A Chinese shipyard has sold a feeder boxship for a record low price.

Zhoushan Changhong Inter­national Shipyard has been trying to hive off two 1,756-teu newbuildings by dropping the price to less than $18m each.

That sets a benchmark low for modern eco-feederships and reflects the difficulties the yard had in finding buyers.

A spokesperson for the shipbuilder confirmed the sale of one of the pair to a Singapore company. It will be delivered next month.

The buyer has an option to ­purchase the second vessel, which would be delivered in November.

Six-year saga

Broking sources linked the buyer to Wan Hai Lines, but are uncertain whether the Taiwanese outfit is putting equity into the deal.

The sale ends a six-year saga.

The vessels were originally ordered by German owner Reederei Nord at Zhejiang Ouhua Shipbuilding in 2014 for about $26.4m each.

That order was cancelled after Ouhua was declared bankrupt and ceased operations in May 2018.

The shipbuilder was taken over by Changhong in August 2019. It immediately set about completing work on some containerships that were left unfinished at the time of Ouhua’s bankruptcy.

Nine ships were left unbuilt: three 1,756-teu ships for Nord, one of Ouhua’s biggest clients over the years; two 3,100-dwt ships for Arkas Denizcilik; two 5,300-teu ships for Zodiac Maritime; and a vessel for Dutch owner Spliethoff.

Changhong completed two 1,756-teu feeders, one 3,100-teu unit and two 5,300-teu wide-beam vessels.

‘Bargain’ price

It initially tried to sell the two feeder vessels in a package with the 5,300-teu ships, according to brokers. That failed and Changhong subsequently dropped the price on the 1,756-teu feeders, Hull No 712 and Hull No 713.

One broker described the resale price for the vessel as a “bargain”.

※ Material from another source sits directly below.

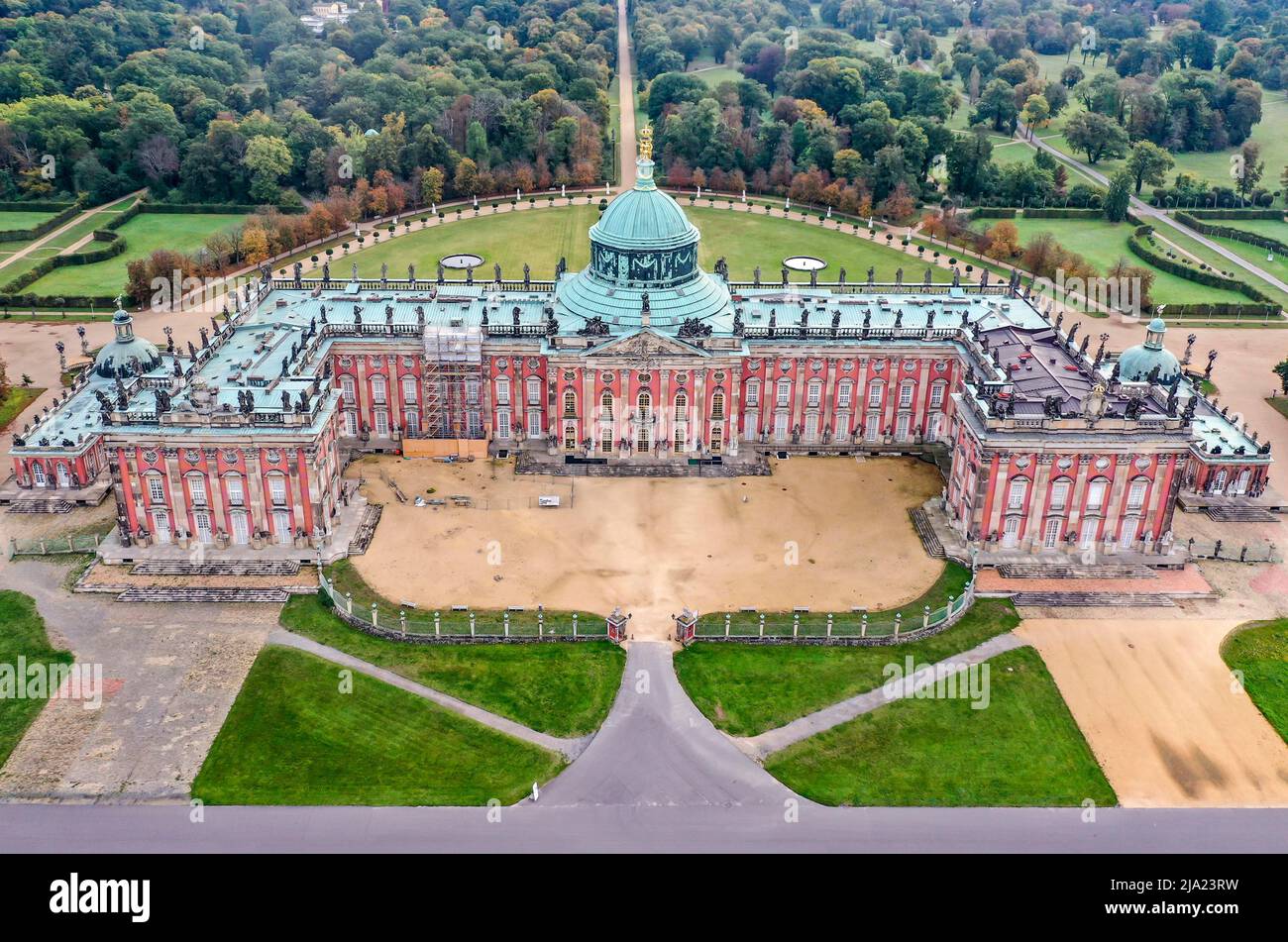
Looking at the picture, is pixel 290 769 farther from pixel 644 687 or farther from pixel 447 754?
pixel 644 687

The last resales in the sector were done in late 2019, when Nord purchased two 1,774-teu vessels under construction at Jiangsu Yangzijiang Shipbuilding for UK-based Lomar Shipping. Those vessels were worth about $23.5m, although this has slipped to $19.8m today, according to MSI Horizon.

The low valuations do not bode well for other potential resale candidates in the feeder boxship sector, including four 1,770-teu vessels that Lomar ordered in China three years ago at less than $22m apiece.

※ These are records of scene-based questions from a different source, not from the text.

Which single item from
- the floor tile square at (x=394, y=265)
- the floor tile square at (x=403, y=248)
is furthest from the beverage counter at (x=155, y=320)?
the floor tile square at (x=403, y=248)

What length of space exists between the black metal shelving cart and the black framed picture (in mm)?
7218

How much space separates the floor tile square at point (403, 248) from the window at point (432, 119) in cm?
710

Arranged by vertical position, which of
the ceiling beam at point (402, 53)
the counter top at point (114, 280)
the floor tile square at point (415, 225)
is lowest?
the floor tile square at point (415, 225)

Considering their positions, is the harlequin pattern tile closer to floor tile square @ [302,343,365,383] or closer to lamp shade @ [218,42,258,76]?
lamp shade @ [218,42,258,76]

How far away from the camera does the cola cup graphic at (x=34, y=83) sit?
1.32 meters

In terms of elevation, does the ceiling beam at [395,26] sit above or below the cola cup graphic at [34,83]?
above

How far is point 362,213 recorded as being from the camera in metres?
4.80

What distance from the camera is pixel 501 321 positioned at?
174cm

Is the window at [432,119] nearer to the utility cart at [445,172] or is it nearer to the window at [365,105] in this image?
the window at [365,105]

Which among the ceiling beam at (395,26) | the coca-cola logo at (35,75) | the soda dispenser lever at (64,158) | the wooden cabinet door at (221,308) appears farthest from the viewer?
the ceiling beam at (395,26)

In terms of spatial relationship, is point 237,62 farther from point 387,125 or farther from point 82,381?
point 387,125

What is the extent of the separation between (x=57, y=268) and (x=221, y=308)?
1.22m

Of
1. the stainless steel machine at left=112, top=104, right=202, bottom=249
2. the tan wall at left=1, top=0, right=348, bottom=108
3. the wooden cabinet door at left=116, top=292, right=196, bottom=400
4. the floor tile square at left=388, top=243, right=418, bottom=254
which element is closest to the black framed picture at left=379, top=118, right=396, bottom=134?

But Yangzijiang wants to sell one of the vessels, and delivery of the three others being built by Cosco Shipping Heavy Industry Guangdong has been pushed back.

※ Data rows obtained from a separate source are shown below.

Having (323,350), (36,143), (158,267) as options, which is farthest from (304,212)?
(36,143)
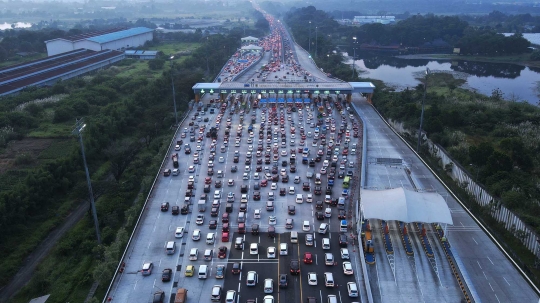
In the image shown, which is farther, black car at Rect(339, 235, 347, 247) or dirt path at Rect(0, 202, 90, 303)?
black car at Rect(339, 235, 347, 247)

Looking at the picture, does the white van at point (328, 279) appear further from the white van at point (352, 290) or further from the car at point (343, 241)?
the car at point (343, 241)

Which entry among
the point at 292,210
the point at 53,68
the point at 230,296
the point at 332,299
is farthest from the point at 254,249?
the point at 53,68

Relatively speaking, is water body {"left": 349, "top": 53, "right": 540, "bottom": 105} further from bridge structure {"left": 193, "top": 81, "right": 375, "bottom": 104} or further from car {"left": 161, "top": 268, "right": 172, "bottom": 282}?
car {"left": 161, "top": 268, "right": 172, "bottom": 282}

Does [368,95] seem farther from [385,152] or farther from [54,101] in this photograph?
[54,101]

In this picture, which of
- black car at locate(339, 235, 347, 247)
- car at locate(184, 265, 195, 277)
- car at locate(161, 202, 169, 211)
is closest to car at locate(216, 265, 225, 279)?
car at locate(184, 265, 195, 277)

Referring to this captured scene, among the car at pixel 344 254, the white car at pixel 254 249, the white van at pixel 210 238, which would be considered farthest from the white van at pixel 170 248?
the car at pixel 344 254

The falling values of feeder boxships are seen as a reflection of weak earnings.

Charter rates for 1,700-teu vessels are down nearly 25% from a year ago. Six-month charter rates are just $6,366 per day, according to the ConTex index, making them among the poorest performing of any containership category by annual comparisons of earnings.

But the ships completed by Changhong are modern vessels of the Topaz design that command charter rates about 10% higher than older vessels.

They offer a larger cargo intake than older designs or more modern vessels with similar Bangkokmax dimensions.